Sometimes you have to say, “No”. And so these are the judgment calls you have to make. You have three customers. One financial services, one industrial, you ask yourself, “Where are likely the next five going to be?” And maybe you don’t do the industrial. And maybe you forgo that revenue. Remember, I was very clear – what is in the best long-term interest of your company? Not short-term. Now clearly you have to survive, right? Because you’ll never get to the long-term. I’m not an ideologue. But you’ll find that many of these customers with a Swiss [Army] Knife, they actually end up costing you money. What looks like revenue is really a cost center, so you have to be careful.
Doug: So I’ll give you one last thing. It’s not so much [that] we want to push you. We want to help you. We want to help you identify the best person. I just got an email from a company. “Microsoft is stalling us”, blah, blah, blah. Three hours later, we have this most senior executive at Microsoft, the doors were wide open. Suddenly they can do their integration. So, things like this – help close in a candidate.
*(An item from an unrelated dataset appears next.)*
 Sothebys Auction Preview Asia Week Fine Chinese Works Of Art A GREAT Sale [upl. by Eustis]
We’ve seen that mistake. “Talk to that VP. You think your VP of sales is great? We’re not going to argue about it, but meet these three guys and see what you think after you meet those three folks”. That’s how we do things.
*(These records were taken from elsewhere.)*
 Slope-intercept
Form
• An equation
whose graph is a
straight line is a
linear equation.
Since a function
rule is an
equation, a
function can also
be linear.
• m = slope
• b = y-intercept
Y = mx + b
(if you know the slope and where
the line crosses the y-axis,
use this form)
And then, there’s the whole founder-friendly, which is like, when someone calls you, “Buddy”. Have you ever come across people, they meet you in New York and suddenly they call you , “Buddy”, and your antenna goes way up. Founder-friendly should have the same thing. I had a founder yesterday – I was trying to win this deal for this company for one of our partners and this poor founder, scared shitless. He says, “I hear Sequoia is tough, and not as founder-friendly”. And I let them talk for a while and I said, I asked him if he had any children. “Yes, I have a son”. Great. I asked him if he thought that business is war, we’re fighting for a finite pile of goods. He said, “Yes”. And so, let me tell you what you just asked me, Mr. Founder. I’m going to put it in your eight-year-old son’s name. When your eight-year-old son is 18 and he goes to war and he’s looking for allies to survive, you just asked me as an ally, if I’m sweet. Is that really the first category you want? Me next to your son at war; do you really care whether I’m sweet?
Or is there a better question that you can ask? Such as, can you help here? Can you help there? Can you do this? Can you do that? Think about the frame of reference, whether I’m sweet, right on the eve of going to war. If I was going to war with any one of you tomorrow, if we were being shipped to Afghanistan, you would not give a darn whether I’m sweet or not. You’d care if I’m trustworthy, if I have your back, if I have any special skills to help you win. Now, that sounds pretty darn harsh. Right? Get used to it. That’s what your life is going to be about. Remember the numbers I gave you, get used to it. We can help you increase those odds by a whole bunch. And I want to leave it like that for you to make it very clear, the mountain you’re about to climb and how committed we are to you to help you climb that mountain.
Rajan: Doug, thank you so much for joining us. This is Doug Leone, just as Doug is.
Dewi: Doug always likes to keep it real! I hope you’ve enjoyed listening to his insights. That was Doug Leone, Global Managing Partner at Sequoia Capital, in conversation with Sequoia India’s Rajan Anandan at a recent session of Surge.